The law pays for their damage (medical treatment) and value (cost of a replacement pet).
People have sought to apply Civil Code Section 3355 to advance their claims that their pets have a "special value" far greater than the mere cost of a pet.
Section 3355 states, "Where certain property has a peculiar value to a person recovering damages for deprivation thereof, or injury thereto, that may be deemed to be its value against one who had notice thereof before incurring a liability to damages in respect thereof, or against a willful wrongdoer."
"Peculiar value" refers to a property's unique economic value, not its sentimental or emotional value. In an early case considering an animal's peculiar value, the plaintiff sought damages for the death of his dog caused by the defendant's negligence.

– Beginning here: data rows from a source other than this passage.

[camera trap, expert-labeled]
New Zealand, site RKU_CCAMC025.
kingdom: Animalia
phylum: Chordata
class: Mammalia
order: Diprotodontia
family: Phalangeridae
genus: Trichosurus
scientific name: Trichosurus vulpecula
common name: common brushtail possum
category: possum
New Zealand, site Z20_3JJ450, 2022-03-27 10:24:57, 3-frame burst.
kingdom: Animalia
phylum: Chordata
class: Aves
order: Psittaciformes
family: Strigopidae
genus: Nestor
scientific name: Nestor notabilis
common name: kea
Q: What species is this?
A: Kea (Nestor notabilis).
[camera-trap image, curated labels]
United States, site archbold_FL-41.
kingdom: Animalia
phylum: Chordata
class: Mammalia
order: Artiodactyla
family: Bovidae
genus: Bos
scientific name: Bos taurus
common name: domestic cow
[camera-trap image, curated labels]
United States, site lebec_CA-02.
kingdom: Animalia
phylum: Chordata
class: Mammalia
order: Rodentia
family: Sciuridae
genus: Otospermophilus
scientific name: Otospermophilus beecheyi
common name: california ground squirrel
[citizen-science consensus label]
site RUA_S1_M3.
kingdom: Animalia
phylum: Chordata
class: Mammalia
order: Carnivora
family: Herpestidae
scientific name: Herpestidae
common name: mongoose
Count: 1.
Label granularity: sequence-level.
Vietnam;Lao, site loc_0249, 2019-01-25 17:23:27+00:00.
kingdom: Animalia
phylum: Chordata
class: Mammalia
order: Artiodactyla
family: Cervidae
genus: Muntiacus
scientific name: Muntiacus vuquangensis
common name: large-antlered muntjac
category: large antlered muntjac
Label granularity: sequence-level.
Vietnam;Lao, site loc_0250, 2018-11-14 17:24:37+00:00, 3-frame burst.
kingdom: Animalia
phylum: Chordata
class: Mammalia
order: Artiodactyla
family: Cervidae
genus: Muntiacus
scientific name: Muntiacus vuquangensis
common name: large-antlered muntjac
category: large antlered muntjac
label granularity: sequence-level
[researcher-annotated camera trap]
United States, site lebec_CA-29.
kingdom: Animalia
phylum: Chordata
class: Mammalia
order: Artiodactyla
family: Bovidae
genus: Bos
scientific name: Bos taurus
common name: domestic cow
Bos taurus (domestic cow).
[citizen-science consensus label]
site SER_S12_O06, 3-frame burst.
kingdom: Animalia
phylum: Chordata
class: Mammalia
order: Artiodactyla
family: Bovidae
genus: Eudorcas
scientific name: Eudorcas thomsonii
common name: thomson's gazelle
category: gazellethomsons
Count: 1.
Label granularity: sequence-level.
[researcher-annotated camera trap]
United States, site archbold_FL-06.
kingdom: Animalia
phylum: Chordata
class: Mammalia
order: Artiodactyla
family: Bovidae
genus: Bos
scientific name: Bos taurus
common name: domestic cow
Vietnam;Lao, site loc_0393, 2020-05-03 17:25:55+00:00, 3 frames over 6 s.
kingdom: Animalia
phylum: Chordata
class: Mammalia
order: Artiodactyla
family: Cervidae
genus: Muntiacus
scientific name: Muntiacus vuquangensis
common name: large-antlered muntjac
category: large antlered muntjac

On the amount of damages sought, the court observed the elements of the dog's peculiar value to include its pedigree, reputation, age, health and ability to win dog shows.
Thus, the court clearly considered peculiar value to refer to special characteristics, which increase the animal's monetary value, not its abstract value as a beloved companion to its owner (McMahon v. Craig  176 Cal.App.4th 1502, 1519-1520).
The McMahon court, somewhat cold-heartedly, ruled that, "There is no doubt that some pet owners have become so attached to their family pets that the animals are considered members of the family.
"This is particularly true of owners of domesticated dogs who have been repeatedly referred to as 'Man's Best Friend' and a faithful companion.
"Although we live in a particularly litigious society, the court is not about to recognize a tortious cause of action to recover for emotional distress due to the death of a family pet.
"Such an expansion of the law would place an unnecessary burden on the ever-burgeoning caseloads of the court in resolving serious tort claims for injuries to individuals."
So Harry, my deepest sympathies, but even if you were to able to prove that the county was negligent, you would be just crushed again when society, through the courts, would value your pet as if it were an old car.